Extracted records
^^^^^^^^^^^^^^^^

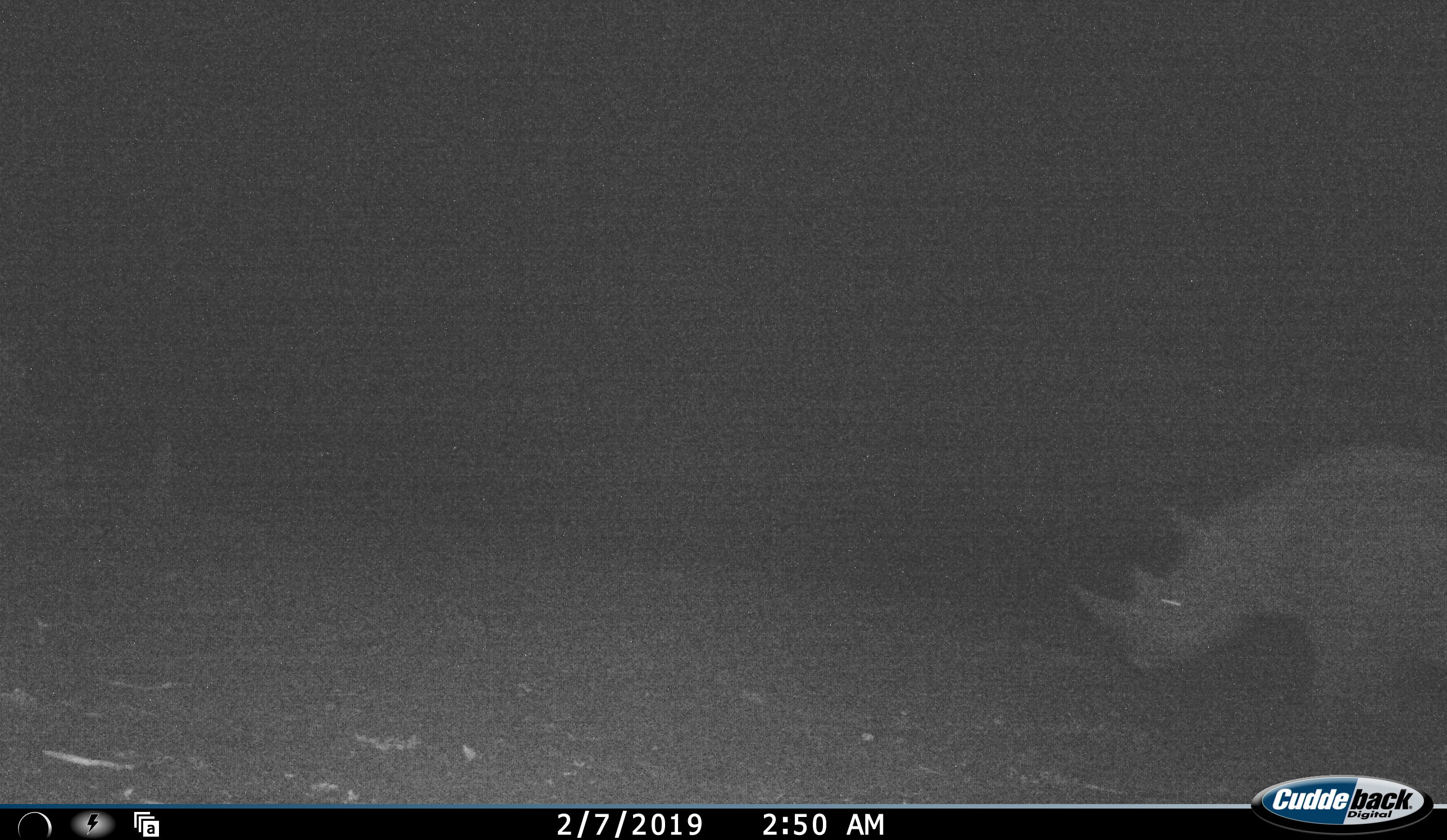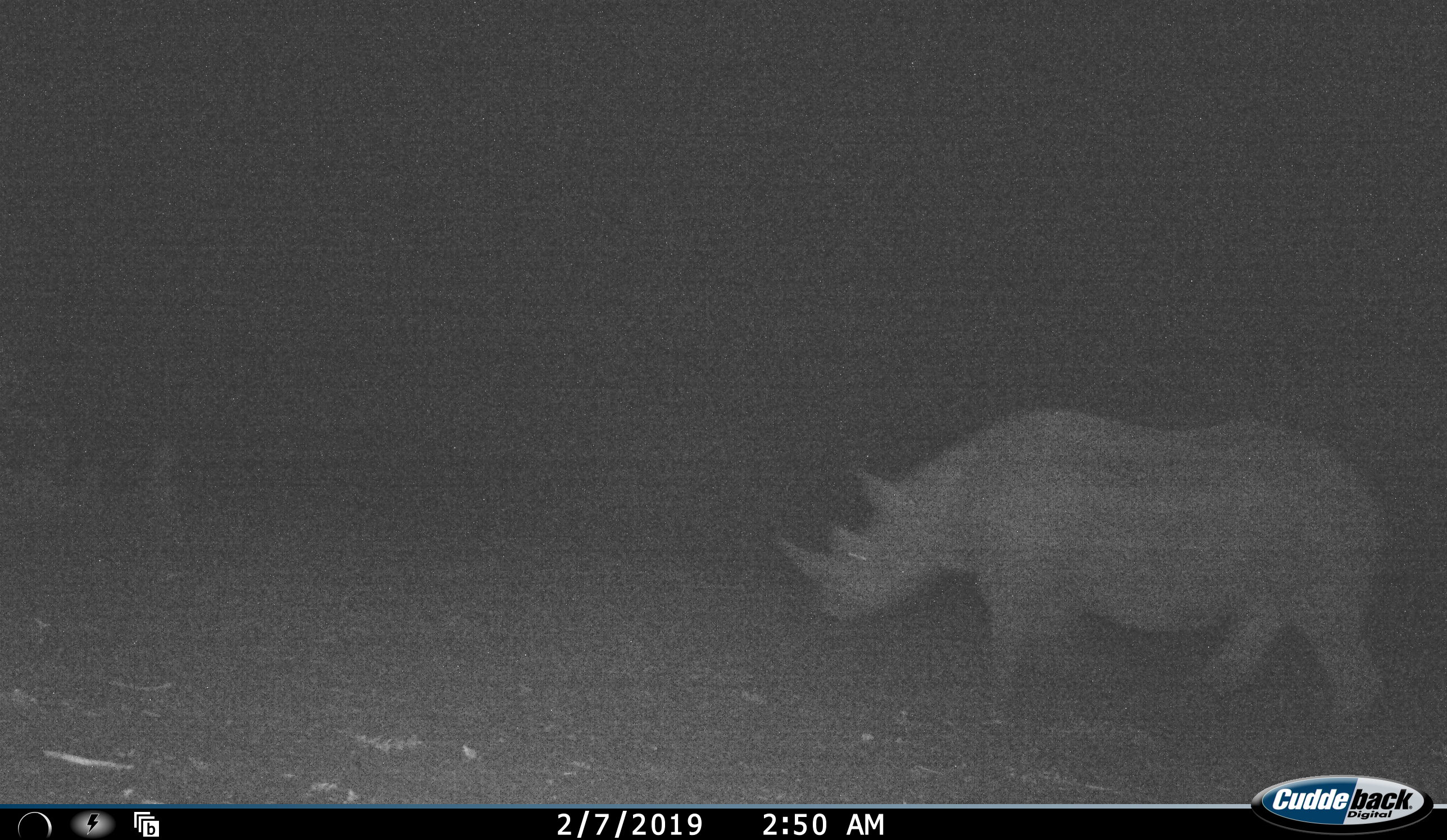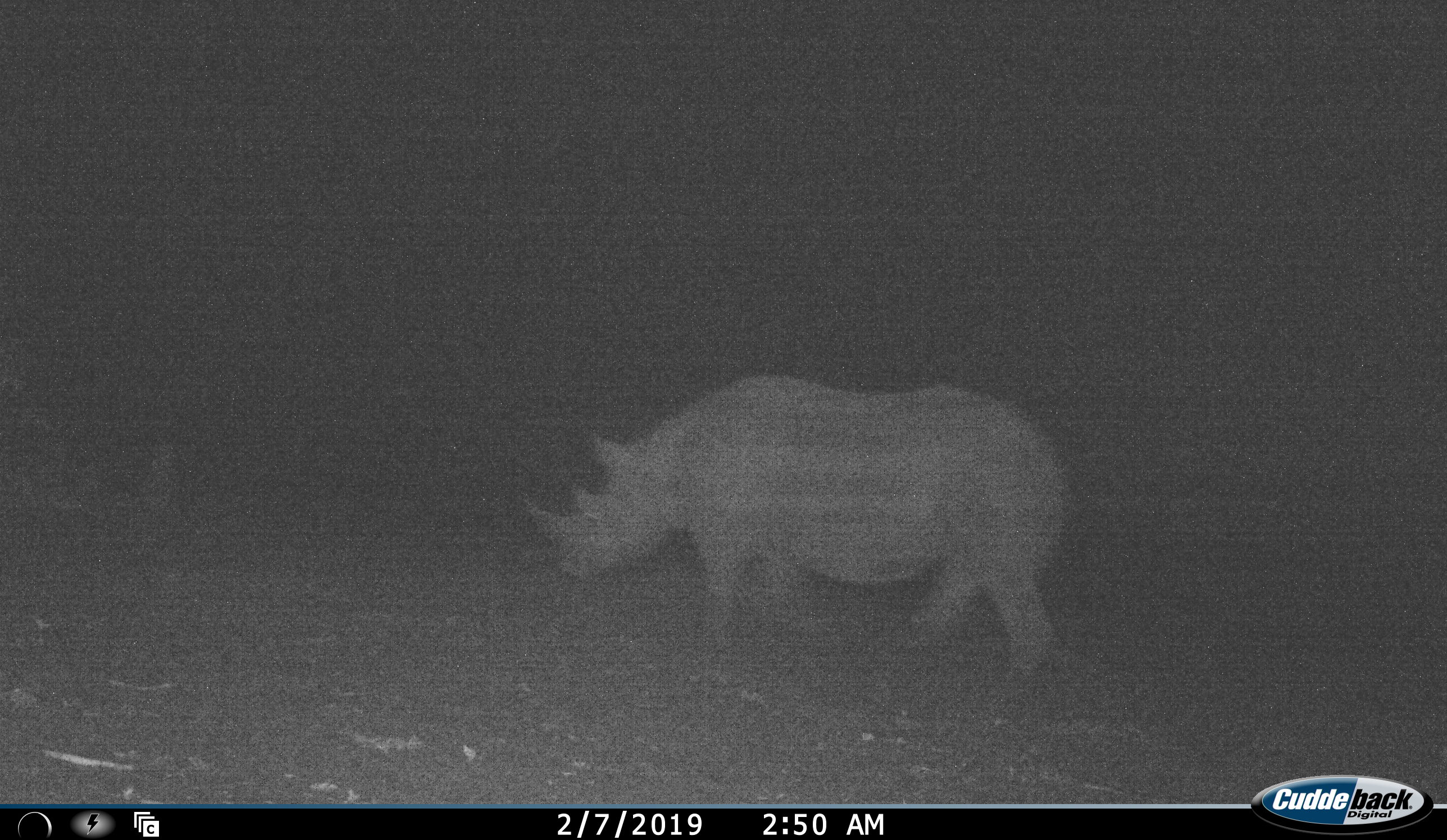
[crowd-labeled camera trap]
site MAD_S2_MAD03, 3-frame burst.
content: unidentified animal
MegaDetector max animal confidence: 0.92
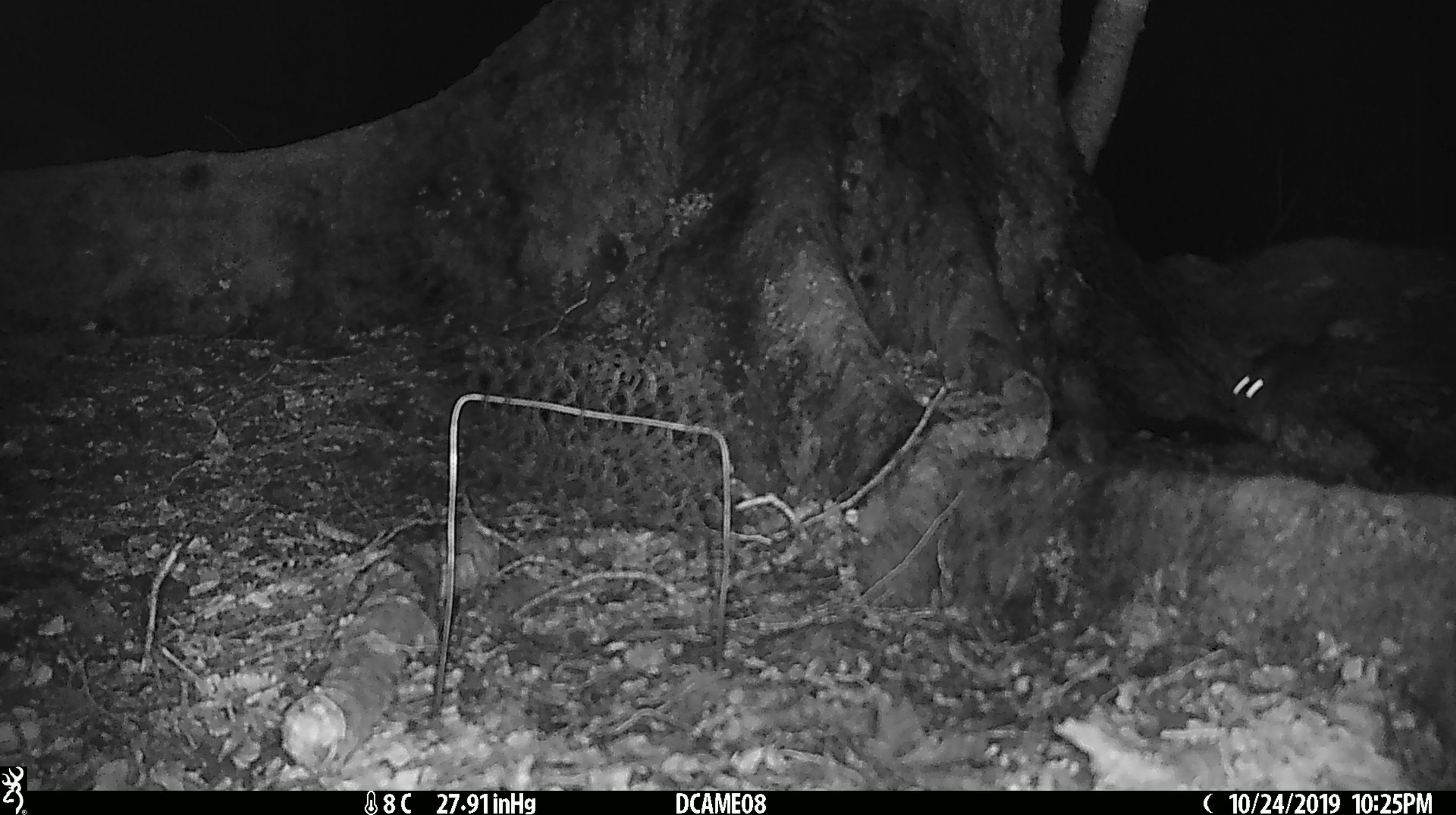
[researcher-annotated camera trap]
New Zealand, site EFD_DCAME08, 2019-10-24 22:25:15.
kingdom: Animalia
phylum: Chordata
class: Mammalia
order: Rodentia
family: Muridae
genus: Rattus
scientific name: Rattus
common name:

^^^^^^^^^^^^^^^^

Write the "phylum: Chordata" line and all later lines exactly. Stop at the end of the data.

**WORKED SOLUTION**
phylum: Chordata
class: Mammalia
order: Rodentia
family: Muridae
genus: Rattus
scientific name: Rattus
common name:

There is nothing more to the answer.